Но ответ пришёл немедленно, не как звук, а как прямое знание, влитое в синапсы. Ветер из трубки усилился, и в нём заплясали мириады пылинок — не грязи, а микроскопических обрывков киноплёнки, клочков бумаги, частиц магнитной ленты. Они складывались в призрачные, мерцающие, чёрно-белые образы прямо перед её глазами. Она увидела кабинет, больше похожий на склеп или на бункер. Стены, заваленные папками с потёршимися корешками, гирлянды катушек с магнитной плёнкой, свисающие с потолка, и десятки экранов старого телемониторов, мерцающих в полумраке, как глаза спящего дракона. В центре — человек в простой, выцветшей джинсовой жилетке поверх серой рубашки, сидящий в кресле перед огромным, сложным, похожим на орган, монтажным пультом. Его лицо было скрыто в глубокой тени, отбрасываемой козырьком кепки, но руки — длинные, бледные, почти прозрачные, с тонкими, нечеловечески точными пальцами — перебирали кнопки и рычаги. Каждое движение было выверено, лишено суеты, как у хирурга или палача.
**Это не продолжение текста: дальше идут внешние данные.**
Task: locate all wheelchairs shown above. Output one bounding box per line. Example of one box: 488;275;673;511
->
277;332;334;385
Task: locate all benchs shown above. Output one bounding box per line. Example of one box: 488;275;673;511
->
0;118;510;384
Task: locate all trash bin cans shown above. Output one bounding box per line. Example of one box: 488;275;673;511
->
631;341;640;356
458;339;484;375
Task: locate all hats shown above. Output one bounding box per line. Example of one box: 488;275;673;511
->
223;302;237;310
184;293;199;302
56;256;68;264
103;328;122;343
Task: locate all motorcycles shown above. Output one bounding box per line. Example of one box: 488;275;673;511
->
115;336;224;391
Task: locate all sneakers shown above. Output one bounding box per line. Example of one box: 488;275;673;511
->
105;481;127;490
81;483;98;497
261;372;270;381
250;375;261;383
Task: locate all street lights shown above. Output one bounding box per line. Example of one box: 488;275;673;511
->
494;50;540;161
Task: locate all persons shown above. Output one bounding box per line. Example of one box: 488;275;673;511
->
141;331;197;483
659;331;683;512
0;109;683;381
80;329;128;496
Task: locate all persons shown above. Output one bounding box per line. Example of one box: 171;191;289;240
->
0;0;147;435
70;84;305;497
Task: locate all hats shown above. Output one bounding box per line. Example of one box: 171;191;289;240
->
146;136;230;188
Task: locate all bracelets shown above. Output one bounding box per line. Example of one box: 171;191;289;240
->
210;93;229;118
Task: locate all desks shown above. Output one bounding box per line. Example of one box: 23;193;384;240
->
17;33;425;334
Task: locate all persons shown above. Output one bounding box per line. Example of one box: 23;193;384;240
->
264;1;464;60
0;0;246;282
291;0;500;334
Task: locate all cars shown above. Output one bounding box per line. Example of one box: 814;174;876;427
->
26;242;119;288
«Я — ТОТ, КТО ДЕРЖИТ ЭФИР, — прозвучало знание, и Агата поняла, что это голос человека из видения. — ТЫ НАЗЫВАЛА МЕНЯ СТРИБОГОМ. ДОСТАТОЧНО ТОЧНО. Я — ДИСПЕТЧЕР. РЕДАКТОР. САДОВНИК, ПЕРЕСАЖИВАЮЩИЙ РОСТКИ РЕАЛЬНОСТИ В ГОРШКИ СВОЕГО ВИДЕНИЯ.»
Образ в пыли сменился. Теперь она видела школьный двор, залитый тусклым, осенним, словно подкрашенным светом. Свою собственную, десятилетнюю фигурку в том самом синем свитере. Она наклонялась, чтобы поднять с земли яблоко. И тень, длинная и худая, падала на неё от высокого человека в джинсовой куртке, стоящего у ворот. Он не смотрел на неё прямо, его лицо было повёрнуто к школе, но Агата почувствовала — он видел. Он видел не её тело, а её траекторию. Видел, как её рука тянется к плоду, видел микроскопическую гримасу брезгливости на её лице, когда пальцы наткнулись на червоточину.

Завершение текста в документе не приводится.